Could you give me the list created by the newest version linked above to see what is still left please :)

billybob0626
2008-05-05, 06:40
Thank you for your respnose.

I ran the .2 version of RootAnalyzer and the system volume and ads things were not on the list. Understandably the autorun from the flash drive cleaner were. The perfdata object was there along with the rasphone file. Here are the results:

:: RootAlyzer Results
File:"Reserved filename","N:\autorun.inf\lpt3.This folder was created by Flash_Disinfector"
File:"Reserved filename","D:\autorun.inf\lpt3.This folder was created by Flash_Disinfector"
File:"No admin in ACL","C:\WINDOWS\Temp\hsperfdata_SYSTEM\212"
File:"No admin in ACL","C:\Documents and Settings\All Users\Application Data\Microsoft\Network\Connections\Pbk\rasphone.pbk"
File:"Reserved filename","C:\autorun.inf\lpt3.This folder was created by Flash_Disinfector"

Every time I turn my computer the perfdata object's number changes. Is this unusual?

Thank you again for your time and response.

A greatful and loyal Spybot S & D user
Billybob0626

billybob0626
2008-05-05, 08:42
Sorry, I did not see the question about java. There was no java logo in the system tray.
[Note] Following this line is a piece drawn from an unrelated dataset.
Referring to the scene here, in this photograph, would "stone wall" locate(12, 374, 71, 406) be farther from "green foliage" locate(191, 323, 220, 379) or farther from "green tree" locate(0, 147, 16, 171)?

The only applications that were running were my antivirus software along with spywareblaster in the background. The interface appeared to be the windows interface.

Billybob0626

soapy
2014-12-17, 02:52
Hi, I know this is thread necromancy, but this is where the help pages etc point.

So what does the "No admin in ACL" warning actually mean? I'm scanning my PC as I type this, and I've got every single file flagged as this.